Founder and council member,

Brotherhood of Trans-Atlantic Knights

BOTAKnights

[KnightWaterTiger]

IT'S BACK!!!!!!!!!!!!!!!!!!!!!!!!!!!!!!!!!!!!!!!!!!!!!!!!!!!!!!!!!!!!!!!!!!!!!!!!!!

WITHOUT REBOOT!!!!!!!!!!!!!!!!!!!!

http://66.250.57.28/

I hate this ....

CWS no workie on it ...

Nothing kills it.

HELP!!!!!!!!!!!!!!!!!!!!!!!!!!!

WaterTiger

[YoKenny]

I put 66.250.57.26 - 66.250.57.28 in my Kerio firewall block rules.

You may want to use IE-SPYAD and update regularly:
http://www.staff.uiu...rce.htm#IESPYAD

[KnightWaterTiger]

Thanks Kenny .. that worked. WaterTiger

[Coyote]

I don't have the kinda $$ to afford any of the norton anti-evil softwares so I guess I'd have to settle for Ad-aware which happily located and removed the problem for me. Of course it means I have to stop visiting the very site that's causing me grief, I happen to know one and I'm gonna email the webmaster to see if he could help.

From http://TomCoyote.org under the Heading "My Tips for safer computing":
These are the steps that I use to keep safe from a lot of problems:
(Along with SpywareBlaster and SpywareGuard and SpyBotSD and AdAware)
One step would be to block the adservers, If you use IE then go to http://www.staff.uiuc.edu/~ehowes/ And read about how to install IESpyads.

Another suggestion would be to turn off scripting in IE in the Internet Zone since most popups occur from scripts.
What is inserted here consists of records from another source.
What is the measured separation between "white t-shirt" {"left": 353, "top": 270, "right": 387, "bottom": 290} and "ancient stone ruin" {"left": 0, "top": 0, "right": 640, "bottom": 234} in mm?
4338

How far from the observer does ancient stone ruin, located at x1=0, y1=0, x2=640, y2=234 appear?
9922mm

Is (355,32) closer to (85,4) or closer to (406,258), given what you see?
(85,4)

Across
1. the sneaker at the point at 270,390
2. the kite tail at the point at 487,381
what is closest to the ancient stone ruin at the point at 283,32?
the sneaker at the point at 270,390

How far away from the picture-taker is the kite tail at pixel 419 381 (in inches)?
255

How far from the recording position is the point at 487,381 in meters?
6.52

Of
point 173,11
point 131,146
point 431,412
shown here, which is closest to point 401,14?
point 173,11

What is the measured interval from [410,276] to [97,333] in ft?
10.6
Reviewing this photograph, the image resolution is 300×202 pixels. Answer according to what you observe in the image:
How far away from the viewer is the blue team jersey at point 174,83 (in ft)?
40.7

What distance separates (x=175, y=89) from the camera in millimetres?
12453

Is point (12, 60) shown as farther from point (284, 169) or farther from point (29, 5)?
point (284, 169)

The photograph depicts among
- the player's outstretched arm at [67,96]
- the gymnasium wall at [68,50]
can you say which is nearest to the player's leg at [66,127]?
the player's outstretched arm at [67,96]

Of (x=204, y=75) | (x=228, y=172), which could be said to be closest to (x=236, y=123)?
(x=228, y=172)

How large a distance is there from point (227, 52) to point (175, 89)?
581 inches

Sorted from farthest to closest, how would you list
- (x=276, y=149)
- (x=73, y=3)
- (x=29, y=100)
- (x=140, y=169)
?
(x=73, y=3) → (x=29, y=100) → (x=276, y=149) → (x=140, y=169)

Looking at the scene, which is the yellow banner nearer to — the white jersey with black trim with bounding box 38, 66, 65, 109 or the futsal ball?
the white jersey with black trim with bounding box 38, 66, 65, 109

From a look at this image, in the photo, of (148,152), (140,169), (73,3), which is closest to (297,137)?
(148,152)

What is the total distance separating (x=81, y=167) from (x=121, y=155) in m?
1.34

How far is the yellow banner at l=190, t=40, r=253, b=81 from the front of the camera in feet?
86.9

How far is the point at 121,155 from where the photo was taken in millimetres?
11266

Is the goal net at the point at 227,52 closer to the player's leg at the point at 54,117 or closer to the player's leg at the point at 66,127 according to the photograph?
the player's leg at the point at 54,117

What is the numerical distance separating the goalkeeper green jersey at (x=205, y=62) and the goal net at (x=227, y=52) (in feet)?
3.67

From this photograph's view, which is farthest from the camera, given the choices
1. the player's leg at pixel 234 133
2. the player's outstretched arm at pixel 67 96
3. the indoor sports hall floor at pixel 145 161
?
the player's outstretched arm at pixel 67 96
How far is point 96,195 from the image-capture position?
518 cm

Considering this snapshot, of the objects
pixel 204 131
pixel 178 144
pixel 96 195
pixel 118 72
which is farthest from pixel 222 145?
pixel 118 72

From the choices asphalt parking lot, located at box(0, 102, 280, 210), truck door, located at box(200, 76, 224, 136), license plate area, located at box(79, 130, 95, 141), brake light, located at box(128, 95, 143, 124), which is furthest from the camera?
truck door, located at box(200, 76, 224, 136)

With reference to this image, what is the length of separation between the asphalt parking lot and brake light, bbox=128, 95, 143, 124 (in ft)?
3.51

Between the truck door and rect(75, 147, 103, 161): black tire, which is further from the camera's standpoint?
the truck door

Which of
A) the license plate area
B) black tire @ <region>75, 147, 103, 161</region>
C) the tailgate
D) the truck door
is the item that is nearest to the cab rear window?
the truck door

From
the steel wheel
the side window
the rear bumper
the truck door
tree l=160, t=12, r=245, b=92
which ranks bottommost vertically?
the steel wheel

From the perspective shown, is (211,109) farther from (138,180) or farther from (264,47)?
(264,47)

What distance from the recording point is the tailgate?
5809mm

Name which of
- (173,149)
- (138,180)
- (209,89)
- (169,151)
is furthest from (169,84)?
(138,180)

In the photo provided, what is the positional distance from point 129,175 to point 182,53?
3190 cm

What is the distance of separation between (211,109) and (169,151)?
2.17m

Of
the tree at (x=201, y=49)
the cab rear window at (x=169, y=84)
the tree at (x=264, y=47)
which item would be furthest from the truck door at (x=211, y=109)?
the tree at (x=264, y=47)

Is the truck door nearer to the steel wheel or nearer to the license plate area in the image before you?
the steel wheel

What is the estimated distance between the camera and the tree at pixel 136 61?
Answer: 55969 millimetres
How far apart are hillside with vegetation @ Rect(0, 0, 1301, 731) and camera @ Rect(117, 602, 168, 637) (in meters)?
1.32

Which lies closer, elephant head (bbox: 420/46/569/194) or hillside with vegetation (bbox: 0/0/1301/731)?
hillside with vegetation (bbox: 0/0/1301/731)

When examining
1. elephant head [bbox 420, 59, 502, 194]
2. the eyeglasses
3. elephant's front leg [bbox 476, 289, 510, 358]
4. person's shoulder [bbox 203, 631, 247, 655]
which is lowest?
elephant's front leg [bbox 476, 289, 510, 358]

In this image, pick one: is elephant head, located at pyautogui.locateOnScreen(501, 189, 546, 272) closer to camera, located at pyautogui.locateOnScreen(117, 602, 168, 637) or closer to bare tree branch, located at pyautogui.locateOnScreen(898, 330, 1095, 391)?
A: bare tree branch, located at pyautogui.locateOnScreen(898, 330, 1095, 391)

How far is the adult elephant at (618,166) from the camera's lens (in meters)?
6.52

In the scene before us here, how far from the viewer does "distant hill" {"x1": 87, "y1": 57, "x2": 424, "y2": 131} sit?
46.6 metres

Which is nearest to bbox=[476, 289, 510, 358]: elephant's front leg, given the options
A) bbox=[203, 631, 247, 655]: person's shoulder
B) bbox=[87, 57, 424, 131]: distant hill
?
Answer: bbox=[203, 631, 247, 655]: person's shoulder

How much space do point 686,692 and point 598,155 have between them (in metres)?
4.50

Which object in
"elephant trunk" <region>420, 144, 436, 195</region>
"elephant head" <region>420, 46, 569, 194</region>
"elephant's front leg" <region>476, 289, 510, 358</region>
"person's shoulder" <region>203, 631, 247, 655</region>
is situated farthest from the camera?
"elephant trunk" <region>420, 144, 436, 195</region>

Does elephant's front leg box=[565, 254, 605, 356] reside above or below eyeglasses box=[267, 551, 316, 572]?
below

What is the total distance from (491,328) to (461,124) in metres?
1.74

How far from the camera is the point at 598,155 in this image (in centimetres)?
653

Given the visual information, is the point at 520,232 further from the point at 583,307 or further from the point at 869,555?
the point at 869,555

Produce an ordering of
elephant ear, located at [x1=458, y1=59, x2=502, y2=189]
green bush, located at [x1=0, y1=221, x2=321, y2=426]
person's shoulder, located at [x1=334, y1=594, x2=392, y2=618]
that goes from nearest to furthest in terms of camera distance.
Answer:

Read more about controlling the zones here

==================================

Those are all free programs (the links to those are on the link above)

as well read the following link:
http://www3.ca.com/P...e.asp?CID=52733
CA To Offer Free Antivirus And Firewall Software To Windows Users Worldwide
This offer gives you a free AV and Firewall of high quality to protect your system, I use both here, they work very well.